Papers in Meteorology and Geophysics Volume 39, Issue 2

Development of a Line-by-Line Model for the Infrared Radiative Transfer in the Earth's Atmosphere

   A procedure is presented here to make a compact data base of the absorption coefficient of seven radiatively active gases in the earth's atmosphere: H₂O, CO₂, O₃, N₂O, CO, CH₄, O₂. The data base covers the wavenumber region 20-3000cm⁻¹. The temperature dependence of the square root of the absorption coefficients are represented by the quadratic form and its coefficients are given for ten values of pressure between 0.05 and 1013 mb. The number of the wavenumber points at which the absorption coefficients are given varies with pressure. The interval between these wavenumber points increases with the distance from the line center.
   The transmission function in the atmosphere is easily and accurately obtained by simple interpolation and polynomial calculation. A comparison is shown between the observed downward radiance and the theoretical one which is calculated with the use of the present data base.

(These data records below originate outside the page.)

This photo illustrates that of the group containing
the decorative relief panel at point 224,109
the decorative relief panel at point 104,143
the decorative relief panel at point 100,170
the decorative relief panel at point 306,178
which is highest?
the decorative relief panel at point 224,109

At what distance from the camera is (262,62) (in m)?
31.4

On Severe Downslope Wind Due to the Mountain Wave-Induced Critical Level

   Numerical simulations of the evolution of the downslope wind were performed by means of the non-hydrostatic, compressible model including the effect of topography.
   Result of numerical simulation with the famous Boulder windstorm-like profile as an upstream condition was examined in some detail. It was ascertained, in the example, that the violent wind on the leeside slope of the mountain, whose instantaneous wind speed rose well over 50 m/sec, was due to the amplification mechanism with the occurrence of wave breaking, or in other words, the mountain wave-induced critical level, particularly in the lower troposphere.
   The characteristic features of the circulations in the troposphere as well as in the stratosphere are described briefly. The possibility of occurrence of such severe windstorms in Japan due to the mechanism mentioned above was also investigated.